BACKGROUND: Silica nanoparticles (SiO(2) NPs) are widely used in the food and pharmaceutical industries and dramatically increase the health risks associated with gastrointestinal exposure. However, the neurotoxicological effects and mechanisms of exposure to SiO(2) NPs and their relationship with the gut microbiome require further in-depth investigation. Here, we performed a systematic assessment of the toxicity of gavage containing 20 nm SiO(2) NPs to C57BL/6 J mice. RESULTS: After 14 weeks administration, we comprehensively discovered that gastrointestinal exposure to SiO(2) NPs led to mice Alzheimer's disease (AD)-like neurotoxicity, including Aβ accumulation, cognitive impairment, oxidative stress burden, and neuroinflammation, which was microbiota-gut-brain axis-dependent and proven using a low-load gut-bacteria experiment and antibiotic treatment. Mechanistically, gastrointestinal exposure to SiO(2) NPs disrupted intestinal homeostasis. Specifically, the total faecal short-chain fatty acid (SCFA) levels were reduced as analysed by 16S rRNA gene sequencing and liquid chromatography mass-spectrometry (LC-MS) analysis.
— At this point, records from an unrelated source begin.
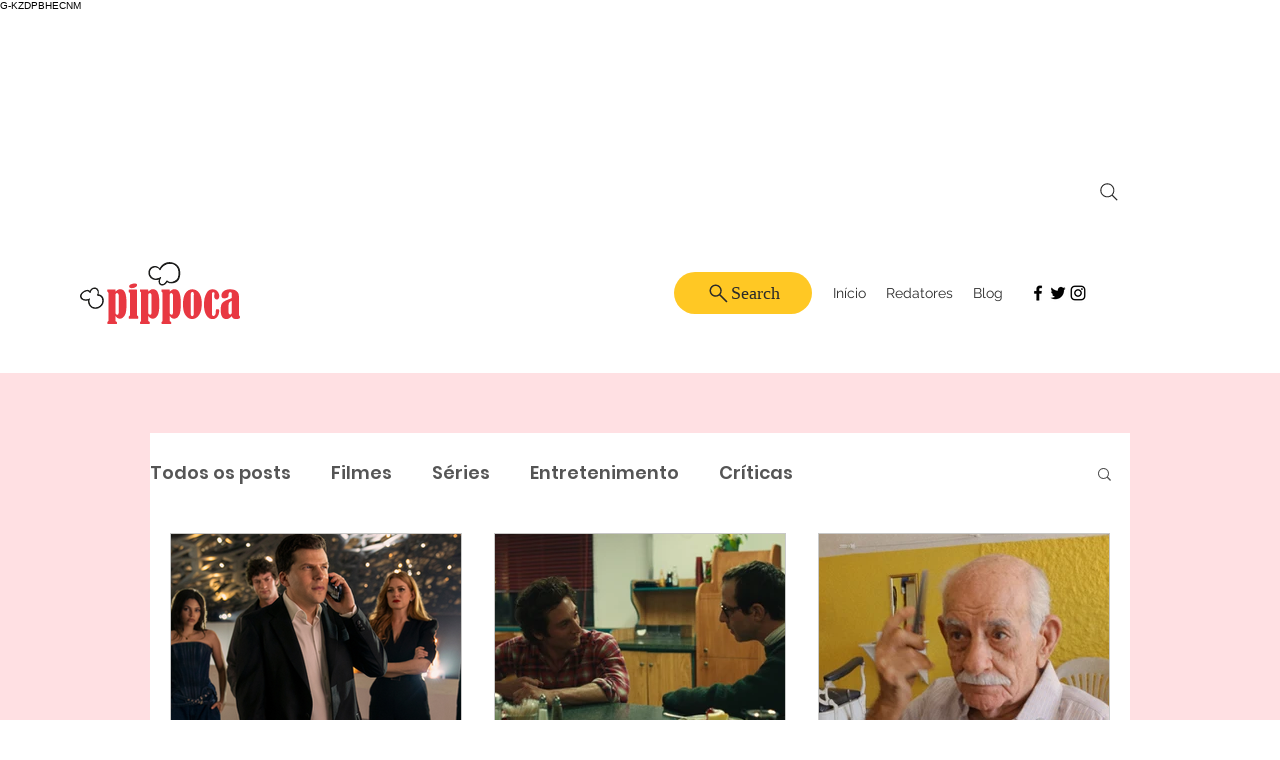

--- FILE ---
content_type: text/html; charset=utf-8
request_url: https://www.google.com/recaptcha/api2/aframe
body_size: 268
content:
<!DOCTYPE HTML><html><head><meta http-equiv="content-type" content="text/html; charset=UTF-8"></head><body><script nonce="AQRBR9Puc3UP6PwUBnRntQ">/** Anti-fraud and anti-abuse applications only. See google.com/recaptcha */ try{var clients={'sodar':'https://pagead2.googlesyndication.com/pagead/sodar?'};window.addEventListener("message",function(a){try{if(a.source===window.parent){var b=JSON.parse(a.data);var c=clients[b['id']];if(c){var d=document.createElement('img');d.src=c+b['params']+'&rc='+(localStorage.getItem("rc::a")?sessionStorage.getItem("rc::b"):"");window.document.body.appendChild(d);sessionStorage.setItem("rc::e",parseInt(sessionStorage.getItem("rc::e")||0)+1);localStorage.setItem("rc::h",'1769436749205');}}}catch(b){}});window.parent.postMessage("_grecaptcha_ready", "*");}catch(b){}</script></body></html>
The reduced SCFA content damaged the integrity of gut-brain axis by increasing gut permeability, which may have caused metabolite redistribution, brain basement membrane dissolution, activated the neuroinflammation signalling pathway TLR4/NF-κB, and interfered with HDAC3 and HDAC1/OGG1 pathways. CONCLUSIONS: We showed for the first time that gastrointestinal exposure to SiO(2) NPs depends on the gut microbiome and causes neurological and cognitive impairment via gut-brain axis information transmission. These findings suggest that the gut microbiota, as a mediator between intestinal and brain information communications, contributes to gastrointestinal exposure to SiO(2) NPs-induced neurotoxicity. The health risks of exposure to SiO(2) NPs should be recognised, and addressing strategies should be extensively reconsidered.